I’ve been doing this a long time. And if it’s one thing that I know – it’s that it’s everyone for themselves in the lending world.

So, what can you do to make sure you aren’t just another closed sale on your lender’s monthly KPIs?

Well it’s a little complicated.

Banks are doing everything they can to repair they public image post royal commission – and that’s great. It’s well overdue. But essentially, they are still a massive engine and that engine still has to make profits.

And let me be clear – when I talk about banks, I’m not referring to the people you’ll generally come in contact with when you interact with a bank. The people on the coal face that you’re speaking with – in my experience, are more often than not, genuinely trying to help you out.

In this instance, I’m referring to the power brokers, the people who set the banks agenda and strategy, and the marketing teams continue to find ways to turn debt into happily ever after stories.

Millions are currently being poured into fancy marketing agencies to ensure you think the banks are now in your corner. But if there was any scenario that screams ‘we say one thing, but do another’ it’s that interest rates are still being ratcheted up for existing customers (aka rate creep) – even when the RBA slashes rates.

Rate Creep – Problem

I could almost guarantee you’re paying a higher rate if you’re an existing client of a bank compared to what’s on offer for new customers. This is as a result of ‘rate creep’, which is the effect of cheaper and cheaper rates being made available by banks via special offers and discounts to attract new business, while existing customers are kept with the status quo.

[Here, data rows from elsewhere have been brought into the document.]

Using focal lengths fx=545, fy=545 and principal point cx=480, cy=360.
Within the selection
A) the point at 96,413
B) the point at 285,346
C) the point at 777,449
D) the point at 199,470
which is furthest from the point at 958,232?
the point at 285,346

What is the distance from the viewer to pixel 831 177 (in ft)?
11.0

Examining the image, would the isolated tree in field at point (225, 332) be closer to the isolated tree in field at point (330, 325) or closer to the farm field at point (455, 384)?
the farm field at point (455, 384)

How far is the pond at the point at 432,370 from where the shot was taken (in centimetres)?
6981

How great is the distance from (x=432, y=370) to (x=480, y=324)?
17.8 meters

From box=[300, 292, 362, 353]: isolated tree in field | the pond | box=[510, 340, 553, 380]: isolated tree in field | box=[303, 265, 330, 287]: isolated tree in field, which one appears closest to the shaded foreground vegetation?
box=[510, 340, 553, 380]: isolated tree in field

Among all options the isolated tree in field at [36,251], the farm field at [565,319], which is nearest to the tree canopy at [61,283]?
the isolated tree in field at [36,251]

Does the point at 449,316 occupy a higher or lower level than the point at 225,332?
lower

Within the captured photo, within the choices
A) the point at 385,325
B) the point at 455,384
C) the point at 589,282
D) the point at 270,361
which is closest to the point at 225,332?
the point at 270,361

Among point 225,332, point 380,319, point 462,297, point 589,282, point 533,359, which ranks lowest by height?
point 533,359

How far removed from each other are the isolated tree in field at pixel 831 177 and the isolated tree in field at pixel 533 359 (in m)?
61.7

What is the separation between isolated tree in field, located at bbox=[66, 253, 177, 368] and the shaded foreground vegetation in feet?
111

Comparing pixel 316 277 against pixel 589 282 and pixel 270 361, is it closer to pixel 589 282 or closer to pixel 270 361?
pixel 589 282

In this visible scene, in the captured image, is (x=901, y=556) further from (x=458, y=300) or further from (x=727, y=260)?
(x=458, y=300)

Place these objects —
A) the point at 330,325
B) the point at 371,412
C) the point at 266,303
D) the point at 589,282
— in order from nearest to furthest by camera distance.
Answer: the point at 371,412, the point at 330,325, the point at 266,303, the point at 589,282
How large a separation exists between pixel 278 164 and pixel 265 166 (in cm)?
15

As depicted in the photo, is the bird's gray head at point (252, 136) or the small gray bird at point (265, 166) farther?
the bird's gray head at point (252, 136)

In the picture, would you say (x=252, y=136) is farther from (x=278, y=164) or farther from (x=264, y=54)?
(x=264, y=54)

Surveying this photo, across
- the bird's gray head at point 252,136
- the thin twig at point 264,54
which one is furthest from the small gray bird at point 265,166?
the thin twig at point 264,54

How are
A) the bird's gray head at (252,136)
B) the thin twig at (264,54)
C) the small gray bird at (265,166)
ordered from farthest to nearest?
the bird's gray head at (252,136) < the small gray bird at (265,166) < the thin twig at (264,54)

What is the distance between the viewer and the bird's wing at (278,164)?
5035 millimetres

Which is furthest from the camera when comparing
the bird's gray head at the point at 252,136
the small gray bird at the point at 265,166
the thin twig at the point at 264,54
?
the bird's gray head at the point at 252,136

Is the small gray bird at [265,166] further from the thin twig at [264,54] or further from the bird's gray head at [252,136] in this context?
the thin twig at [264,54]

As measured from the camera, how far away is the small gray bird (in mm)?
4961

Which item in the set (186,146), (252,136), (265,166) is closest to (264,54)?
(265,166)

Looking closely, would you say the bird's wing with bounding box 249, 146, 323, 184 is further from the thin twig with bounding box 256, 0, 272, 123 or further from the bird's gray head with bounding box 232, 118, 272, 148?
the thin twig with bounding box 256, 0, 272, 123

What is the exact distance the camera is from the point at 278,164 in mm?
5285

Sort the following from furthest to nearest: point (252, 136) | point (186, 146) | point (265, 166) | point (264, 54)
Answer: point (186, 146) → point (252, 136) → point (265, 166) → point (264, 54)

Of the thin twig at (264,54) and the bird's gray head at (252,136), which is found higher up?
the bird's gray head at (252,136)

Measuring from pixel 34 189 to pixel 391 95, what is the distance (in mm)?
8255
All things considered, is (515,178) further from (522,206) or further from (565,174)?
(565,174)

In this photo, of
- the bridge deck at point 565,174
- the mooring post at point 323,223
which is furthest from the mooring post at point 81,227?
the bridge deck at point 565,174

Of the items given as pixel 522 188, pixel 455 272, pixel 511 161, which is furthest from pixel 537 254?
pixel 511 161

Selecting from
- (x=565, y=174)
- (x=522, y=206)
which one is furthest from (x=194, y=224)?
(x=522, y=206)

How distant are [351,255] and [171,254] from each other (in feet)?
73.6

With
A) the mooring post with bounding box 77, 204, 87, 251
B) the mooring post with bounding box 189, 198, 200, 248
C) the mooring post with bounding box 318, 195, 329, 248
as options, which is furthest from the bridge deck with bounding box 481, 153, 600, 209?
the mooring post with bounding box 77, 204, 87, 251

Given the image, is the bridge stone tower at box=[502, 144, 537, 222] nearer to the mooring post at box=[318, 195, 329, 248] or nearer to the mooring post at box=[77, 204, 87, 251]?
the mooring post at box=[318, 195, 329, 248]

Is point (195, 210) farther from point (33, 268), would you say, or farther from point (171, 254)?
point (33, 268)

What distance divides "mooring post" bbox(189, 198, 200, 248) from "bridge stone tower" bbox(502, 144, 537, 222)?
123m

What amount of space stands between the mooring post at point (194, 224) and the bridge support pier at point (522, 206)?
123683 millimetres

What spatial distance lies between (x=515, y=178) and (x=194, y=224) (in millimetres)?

Let’s say the bank is offering a 5.00% interest rate, but in order to get new customers they go to market offer a larger discount and offer 4.90%. In small sample sizes this  probably isn’t so much of an issue, but over a period of time, the discounts get larger and all of a sudden – you as a loyal customer are paying significantly  more than a new customer to the bank.

Why is this the case?

Generally speaking, the standard excuse is a rise to funding costs or regulation, but in what world is it more expensive to manage your existing clients than it is bring on a new one? The mind does boggle….

There are a few institutions out there who don’t employ these tactics but there would be a handful at max. Feel free to drop me a line if you’d like a tip off who they are.

Rate Creep – Solution

Ok, so now how do bypass the rate creep problem?

This part is simpler than you think.

  1. Get your shit together and invest 15 minutes to call your bank and complain about your interest rate.
  2. Spend another 15 minutes doing some googling – find out what rates are on offer for their new customers, maybe even some competitors, and if you are really on a roll – ask your friends what their rate is.
  3. Jump on the phone and try get your lender to explain how they are offering new customers a cheaper rate than you. If they don’t come to the party, be prepared to look at alternatives.

Until there is regulation around this, or public sentiment gets to the point where this kind of activity isn’t acceptable, the best thing you can do is put a reminder in your calendar every 6 months to call up and re-negotiate your rate.

As they say – a stich in time saves nine, and in this instance – a 15-minute phone call every 6 months may save you thousands of dollars in interest payments.